What is expected: Reproduce every one of the records below word for word, with no changes.

Excerpted data:
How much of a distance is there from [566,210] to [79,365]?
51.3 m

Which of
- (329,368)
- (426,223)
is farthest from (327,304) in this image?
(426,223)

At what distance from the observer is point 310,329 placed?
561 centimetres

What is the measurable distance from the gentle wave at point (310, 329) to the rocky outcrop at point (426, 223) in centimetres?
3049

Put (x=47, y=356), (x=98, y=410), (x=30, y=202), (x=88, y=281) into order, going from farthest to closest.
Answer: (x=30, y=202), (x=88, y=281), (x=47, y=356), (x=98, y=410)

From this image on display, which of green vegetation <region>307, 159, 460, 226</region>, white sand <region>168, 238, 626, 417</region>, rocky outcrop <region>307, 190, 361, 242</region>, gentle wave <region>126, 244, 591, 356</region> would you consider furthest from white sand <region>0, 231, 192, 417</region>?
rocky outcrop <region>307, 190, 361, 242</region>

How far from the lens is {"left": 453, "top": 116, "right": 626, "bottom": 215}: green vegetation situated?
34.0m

Response below:
How much of a distance is there from [566,210] to [79,365]?
51.3 m

Which of
- (329,368)
- (426,223)
is farthest from (327,304) in this image?
(426,223)

At what distance from the observer is point 310,329 placed?
561 centimetres

What is the measurable distance from the gentle wave at point (310, 329) to the rocky outcrop at point (426, 223) in centimetres?
3049

Put (x=47, y=356), (x=98, y=410), (x=30, y=202), (x=88, y=281) into order, going from farthest to closest.
Answer: (x=30, y=202), (x=88, y=281), (x=47, y=356), (x=98, y=410)

From this image on display, which of green vegetation <region>307, 159, 460, 226</region>, white sand <region>168, 238, 626, 417</region>, rocky outcrop <region>307, 190, 361, 242</region>, gentle wave <region>126, 244, 591, 356</region> would you consider furthest from white sand <region>0, 231, 192, 417</region>?
rocky outcrop <region>307, 190, 361, 242</region>

How far from the lens is {"left": 453, "top": 116, "right": 626, "bottom": 215}: green vegetation situated?
34.0m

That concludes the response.